Start of Data section
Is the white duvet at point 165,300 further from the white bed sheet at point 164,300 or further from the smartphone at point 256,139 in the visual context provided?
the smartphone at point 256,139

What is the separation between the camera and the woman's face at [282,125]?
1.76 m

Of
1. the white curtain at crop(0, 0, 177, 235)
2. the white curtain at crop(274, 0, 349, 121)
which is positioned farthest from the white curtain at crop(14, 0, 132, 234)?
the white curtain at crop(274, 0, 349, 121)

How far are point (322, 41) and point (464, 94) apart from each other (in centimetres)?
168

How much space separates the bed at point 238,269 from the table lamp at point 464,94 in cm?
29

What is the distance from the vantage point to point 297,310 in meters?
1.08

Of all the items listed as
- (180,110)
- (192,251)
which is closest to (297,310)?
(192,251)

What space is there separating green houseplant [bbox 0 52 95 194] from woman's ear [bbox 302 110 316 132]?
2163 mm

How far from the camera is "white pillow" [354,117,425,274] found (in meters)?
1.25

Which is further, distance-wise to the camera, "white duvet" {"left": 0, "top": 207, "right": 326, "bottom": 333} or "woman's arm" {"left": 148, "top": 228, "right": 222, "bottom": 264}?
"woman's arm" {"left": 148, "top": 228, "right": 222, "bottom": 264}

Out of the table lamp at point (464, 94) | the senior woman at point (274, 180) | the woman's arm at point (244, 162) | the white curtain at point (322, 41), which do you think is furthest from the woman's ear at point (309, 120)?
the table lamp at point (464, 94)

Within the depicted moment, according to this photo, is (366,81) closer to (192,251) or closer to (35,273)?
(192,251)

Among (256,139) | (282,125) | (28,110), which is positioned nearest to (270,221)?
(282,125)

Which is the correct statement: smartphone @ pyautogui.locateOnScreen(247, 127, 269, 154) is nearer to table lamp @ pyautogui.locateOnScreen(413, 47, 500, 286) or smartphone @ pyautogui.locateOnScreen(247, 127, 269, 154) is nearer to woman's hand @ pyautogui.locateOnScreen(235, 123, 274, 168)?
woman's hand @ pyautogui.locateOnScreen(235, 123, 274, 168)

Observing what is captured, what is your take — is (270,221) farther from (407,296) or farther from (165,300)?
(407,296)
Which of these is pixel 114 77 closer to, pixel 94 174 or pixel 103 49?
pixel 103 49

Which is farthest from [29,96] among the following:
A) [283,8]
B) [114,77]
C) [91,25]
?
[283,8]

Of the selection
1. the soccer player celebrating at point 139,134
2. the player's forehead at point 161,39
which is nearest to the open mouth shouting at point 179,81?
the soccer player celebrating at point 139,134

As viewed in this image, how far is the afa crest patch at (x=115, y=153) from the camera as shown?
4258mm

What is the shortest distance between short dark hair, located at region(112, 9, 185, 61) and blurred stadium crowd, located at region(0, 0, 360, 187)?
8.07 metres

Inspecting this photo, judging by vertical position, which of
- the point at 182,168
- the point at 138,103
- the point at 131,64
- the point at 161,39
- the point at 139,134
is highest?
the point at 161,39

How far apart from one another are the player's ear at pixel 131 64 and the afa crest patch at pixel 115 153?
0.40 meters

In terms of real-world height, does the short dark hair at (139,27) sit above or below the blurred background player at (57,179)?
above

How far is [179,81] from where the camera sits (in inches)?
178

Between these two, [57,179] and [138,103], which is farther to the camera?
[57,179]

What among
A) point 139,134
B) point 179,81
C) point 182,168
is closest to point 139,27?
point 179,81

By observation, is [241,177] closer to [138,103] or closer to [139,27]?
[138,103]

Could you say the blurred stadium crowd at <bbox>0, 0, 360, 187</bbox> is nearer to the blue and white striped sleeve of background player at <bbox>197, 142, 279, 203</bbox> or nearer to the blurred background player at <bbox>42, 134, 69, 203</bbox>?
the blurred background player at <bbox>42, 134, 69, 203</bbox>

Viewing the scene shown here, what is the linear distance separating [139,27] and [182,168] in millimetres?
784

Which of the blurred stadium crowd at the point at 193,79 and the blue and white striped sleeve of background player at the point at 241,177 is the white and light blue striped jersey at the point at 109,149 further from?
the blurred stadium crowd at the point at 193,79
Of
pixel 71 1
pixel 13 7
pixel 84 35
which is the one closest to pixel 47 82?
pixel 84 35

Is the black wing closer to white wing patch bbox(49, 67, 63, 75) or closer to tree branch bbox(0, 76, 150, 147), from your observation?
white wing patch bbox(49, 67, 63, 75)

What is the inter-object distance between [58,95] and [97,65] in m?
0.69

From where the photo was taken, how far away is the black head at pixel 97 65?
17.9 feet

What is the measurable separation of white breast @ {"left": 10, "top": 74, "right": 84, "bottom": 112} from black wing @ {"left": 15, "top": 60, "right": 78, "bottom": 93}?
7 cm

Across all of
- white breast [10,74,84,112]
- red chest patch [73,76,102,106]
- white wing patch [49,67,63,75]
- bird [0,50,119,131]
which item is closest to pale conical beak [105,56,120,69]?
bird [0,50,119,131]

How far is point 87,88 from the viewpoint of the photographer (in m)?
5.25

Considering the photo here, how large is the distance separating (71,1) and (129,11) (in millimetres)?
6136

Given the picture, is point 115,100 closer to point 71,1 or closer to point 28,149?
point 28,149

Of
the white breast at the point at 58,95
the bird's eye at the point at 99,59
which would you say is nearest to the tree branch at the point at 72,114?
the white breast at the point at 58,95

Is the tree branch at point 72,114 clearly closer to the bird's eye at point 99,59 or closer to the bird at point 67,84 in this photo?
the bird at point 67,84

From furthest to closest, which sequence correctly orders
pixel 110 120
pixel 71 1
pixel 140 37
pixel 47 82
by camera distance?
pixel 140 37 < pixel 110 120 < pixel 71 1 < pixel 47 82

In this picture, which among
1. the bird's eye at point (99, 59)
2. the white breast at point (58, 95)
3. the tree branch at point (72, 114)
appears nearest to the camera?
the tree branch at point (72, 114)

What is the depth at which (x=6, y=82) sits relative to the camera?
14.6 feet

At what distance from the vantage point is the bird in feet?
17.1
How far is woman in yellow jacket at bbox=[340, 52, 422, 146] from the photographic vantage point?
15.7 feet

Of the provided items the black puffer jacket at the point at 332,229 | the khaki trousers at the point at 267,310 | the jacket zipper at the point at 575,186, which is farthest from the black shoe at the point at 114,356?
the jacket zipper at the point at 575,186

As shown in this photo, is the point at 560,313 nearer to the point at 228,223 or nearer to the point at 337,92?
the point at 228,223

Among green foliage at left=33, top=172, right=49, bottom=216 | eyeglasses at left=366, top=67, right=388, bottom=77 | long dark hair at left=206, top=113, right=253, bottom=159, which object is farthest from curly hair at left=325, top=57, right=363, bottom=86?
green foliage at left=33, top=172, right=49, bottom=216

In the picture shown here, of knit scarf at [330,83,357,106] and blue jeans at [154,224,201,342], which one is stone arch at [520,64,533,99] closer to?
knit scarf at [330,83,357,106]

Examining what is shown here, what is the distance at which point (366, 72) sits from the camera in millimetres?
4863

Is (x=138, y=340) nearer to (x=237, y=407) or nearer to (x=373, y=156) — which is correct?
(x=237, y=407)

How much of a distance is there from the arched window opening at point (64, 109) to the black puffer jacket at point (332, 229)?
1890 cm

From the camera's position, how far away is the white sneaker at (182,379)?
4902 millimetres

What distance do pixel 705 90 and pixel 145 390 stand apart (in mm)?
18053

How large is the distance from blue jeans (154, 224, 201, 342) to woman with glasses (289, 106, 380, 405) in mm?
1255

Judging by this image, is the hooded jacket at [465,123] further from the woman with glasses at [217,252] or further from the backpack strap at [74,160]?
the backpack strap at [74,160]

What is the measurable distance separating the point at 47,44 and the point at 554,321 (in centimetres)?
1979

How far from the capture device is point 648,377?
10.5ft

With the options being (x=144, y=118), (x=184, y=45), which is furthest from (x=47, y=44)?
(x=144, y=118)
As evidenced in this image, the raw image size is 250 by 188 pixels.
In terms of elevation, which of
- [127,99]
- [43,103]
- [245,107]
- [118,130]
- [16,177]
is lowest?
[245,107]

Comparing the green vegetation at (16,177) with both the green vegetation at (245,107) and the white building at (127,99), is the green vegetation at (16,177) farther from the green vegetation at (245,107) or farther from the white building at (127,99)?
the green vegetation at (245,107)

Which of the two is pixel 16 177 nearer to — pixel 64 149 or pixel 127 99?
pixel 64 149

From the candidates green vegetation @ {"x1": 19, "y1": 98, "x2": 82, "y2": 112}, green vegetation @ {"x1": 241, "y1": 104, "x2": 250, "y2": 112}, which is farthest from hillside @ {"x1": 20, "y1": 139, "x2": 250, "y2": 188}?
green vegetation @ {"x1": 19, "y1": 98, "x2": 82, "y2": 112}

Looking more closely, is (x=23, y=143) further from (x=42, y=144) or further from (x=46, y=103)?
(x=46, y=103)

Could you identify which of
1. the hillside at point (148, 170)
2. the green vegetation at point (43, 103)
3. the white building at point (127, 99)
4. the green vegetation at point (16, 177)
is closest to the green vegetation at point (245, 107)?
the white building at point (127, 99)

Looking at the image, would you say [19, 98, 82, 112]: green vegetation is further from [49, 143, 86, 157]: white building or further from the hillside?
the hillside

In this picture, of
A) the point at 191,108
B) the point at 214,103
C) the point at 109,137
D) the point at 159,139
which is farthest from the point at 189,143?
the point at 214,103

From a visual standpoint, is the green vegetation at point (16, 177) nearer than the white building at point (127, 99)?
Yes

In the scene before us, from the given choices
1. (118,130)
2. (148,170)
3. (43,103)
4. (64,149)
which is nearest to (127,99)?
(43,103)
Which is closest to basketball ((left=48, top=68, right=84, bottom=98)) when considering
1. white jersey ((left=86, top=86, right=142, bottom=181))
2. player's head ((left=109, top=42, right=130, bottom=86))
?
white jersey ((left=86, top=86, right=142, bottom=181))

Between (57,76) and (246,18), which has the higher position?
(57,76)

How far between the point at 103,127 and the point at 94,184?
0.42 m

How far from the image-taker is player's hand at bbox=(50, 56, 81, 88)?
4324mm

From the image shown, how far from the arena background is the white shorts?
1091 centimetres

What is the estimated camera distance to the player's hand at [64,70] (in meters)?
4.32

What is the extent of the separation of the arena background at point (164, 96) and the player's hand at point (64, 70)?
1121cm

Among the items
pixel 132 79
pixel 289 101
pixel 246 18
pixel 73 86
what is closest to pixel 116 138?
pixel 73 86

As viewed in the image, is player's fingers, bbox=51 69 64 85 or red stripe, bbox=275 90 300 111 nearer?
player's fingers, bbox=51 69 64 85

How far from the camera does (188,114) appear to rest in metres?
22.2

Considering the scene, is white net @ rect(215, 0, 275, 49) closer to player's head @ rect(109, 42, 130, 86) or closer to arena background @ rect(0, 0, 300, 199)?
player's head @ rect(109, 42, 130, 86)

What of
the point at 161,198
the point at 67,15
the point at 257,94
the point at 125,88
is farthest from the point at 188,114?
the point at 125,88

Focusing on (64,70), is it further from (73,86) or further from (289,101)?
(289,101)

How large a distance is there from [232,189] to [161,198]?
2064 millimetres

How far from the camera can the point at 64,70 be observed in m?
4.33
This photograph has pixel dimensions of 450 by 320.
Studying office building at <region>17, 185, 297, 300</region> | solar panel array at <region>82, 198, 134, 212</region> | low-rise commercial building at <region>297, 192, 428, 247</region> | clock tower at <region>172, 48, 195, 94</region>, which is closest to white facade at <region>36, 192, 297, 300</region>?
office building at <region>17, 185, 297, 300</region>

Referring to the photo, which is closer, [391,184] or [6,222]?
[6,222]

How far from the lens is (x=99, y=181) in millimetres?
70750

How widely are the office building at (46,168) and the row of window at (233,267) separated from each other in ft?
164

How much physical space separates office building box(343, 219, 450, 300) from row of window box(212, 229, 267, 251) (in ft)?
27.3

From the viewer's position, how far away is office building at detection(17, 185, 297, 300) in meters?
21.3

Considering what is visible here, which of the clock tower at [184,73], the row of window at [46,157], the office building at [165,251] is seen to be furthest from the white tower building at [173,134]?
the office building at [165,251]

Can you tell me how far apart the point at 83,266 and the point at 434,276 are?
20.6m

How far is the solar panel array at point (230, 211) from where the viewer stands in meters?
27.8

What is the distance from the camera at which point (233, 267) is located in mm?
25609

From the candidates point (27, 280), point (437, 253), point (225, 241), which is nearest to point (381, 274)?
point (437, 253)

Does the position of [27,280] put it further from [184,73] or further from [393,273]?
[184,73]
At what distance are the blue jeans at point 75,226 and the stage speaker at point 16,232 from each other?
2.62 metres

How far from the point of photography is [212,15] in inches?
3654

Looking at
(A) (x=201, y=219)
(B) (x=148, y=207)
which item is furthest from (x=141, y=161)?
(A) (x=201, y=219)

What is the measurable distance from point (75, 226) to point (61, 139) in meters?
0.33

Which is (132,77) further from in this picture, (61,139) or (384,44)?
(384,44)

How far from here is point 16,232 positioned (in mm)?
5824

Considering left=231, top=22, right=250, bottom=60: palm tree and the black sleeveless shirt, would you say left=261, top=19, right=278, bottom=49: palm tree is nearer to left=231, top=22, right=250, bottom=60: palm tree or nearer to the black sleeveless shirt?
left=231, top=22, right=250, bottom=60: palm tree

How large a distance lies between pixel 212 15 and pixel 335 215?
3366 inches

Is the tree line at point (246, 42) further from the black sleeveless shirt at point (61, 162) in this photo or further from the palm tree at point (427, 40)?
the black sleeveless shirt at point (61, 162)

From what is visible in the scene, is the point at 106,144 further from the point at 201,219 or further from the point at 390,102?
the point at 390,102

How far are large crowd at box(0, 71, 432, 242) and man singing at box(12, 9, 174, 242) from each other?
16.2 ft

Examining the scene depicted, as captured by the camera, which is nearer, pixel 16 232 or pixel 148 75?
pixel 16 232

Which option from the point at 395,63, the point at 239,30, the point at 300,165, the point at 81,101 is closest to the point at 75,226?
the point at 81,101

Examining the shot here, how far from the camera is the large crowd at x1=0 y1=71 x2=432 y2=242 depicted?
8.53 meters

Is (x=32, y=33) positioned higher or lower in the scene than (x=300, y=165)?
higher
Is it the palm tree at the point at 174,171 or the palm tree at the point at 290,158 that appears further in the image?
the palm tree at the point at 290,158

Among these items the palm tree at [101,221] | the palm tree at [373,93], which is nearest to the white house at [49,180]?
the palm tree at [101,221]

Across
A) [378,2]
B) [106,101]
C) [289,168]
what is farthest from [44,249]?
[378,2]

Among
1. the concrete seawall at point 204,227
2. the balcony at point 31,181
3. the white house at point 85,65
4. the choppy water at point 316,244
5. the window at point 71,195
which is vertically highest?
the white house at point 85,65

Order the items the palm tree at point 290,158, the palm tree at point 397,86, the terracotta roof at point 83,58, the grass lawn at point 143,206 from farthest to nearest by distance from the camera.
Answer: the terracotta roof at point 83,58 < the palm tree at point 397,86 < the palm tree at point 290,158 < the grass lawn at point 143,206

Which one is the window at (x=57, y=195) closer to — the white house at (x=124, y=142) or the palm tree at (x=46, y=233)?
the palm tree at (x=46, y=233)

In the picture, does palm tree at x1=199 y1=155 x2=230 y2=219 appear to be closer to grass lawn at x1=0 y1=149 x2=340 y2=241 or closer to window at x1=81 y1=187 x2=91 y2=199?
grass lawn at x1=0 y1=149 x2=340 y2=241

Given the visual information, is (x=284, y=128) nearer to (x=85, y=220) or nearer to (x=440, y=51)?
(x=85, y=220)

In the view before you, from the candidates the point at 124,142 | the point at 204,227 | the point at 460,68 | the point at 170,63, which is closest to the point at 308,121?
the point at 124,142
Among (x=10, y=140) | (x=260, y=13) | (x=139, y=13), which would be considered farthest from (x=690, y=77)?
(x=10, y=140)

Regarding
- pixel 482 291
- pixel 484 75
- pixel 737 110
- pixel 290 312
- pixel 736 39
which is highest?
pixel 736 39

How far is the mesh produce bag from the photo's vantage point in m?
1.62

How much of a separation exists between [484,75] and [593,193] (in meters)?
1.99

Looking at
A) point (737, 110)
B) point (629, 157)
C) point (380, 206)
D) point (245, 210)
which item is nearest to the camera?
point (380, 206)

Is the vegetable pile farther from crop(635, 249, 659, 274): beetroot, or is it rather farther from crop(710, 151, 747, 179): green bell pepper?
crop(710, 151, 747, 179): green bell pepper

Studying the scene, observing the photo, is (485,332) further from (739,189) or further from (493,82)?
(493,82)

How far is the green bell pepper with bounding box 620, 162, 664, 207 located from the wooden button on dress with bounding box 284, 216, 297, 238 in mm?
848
End of Data section
— Instructions for the task —
Reproduce the stored rows verbatim, from the line containing "Within the depicted" down to the line containing "8.07 metres", including both of those lines.

— Output of the exercise —
Within the depicted moment, according to this photo, is (366,81) closer to (192,251) or closer to (35,273)?
(192,251)

Among (256,139) | (282,125) | (28,110), which is positioned nearest to (270,221)?
(282,125)

Which is the correct statement: smartphone @ pyautogui.locateOnScreen(247, 127, 269, 154) is nearer to table lamp @ pyautogui.locateOnScreen(413, 47, 500, 286) or smartphone @ pyautogui.locateOnScreen(247, 127, 269, 154) is nearer to woman's hand @ pyautogui.locateOnScreen(235, 123, 274, 168)?
woman's hand @ pyautogui.locateOnScreen(235, 123, 274, 168)

Observing what is captured, what is your take — is (270,221) farther from (407,296) or farther from (165,300)?
(407,296)
Which of these is pixel 114 77 closer to, pixel 94 174 or pixel 103 49?
pixel 103 49

Which is farthest from [29,96] among the following:
A) [283,8]
B) [114,77]
C) [91,25]
?
[283,8]

Of the selection
1. the soccer player celebrating at point 139,134
2. the player's forehead at point 161,39
which is nearest to the open mouth shouting at point 179,81?
the soccer player celebrating at point 139,134

As viewed in this image, how far is the afa crest patch at (x=115, y=153) from the camera as shown?
4258mm

What is the shortest distance between short dark hair, located at region(112, 9, 185, 61) and blurred stadium crowd, located at region(0, 0, 360, 187)?
8.07 metres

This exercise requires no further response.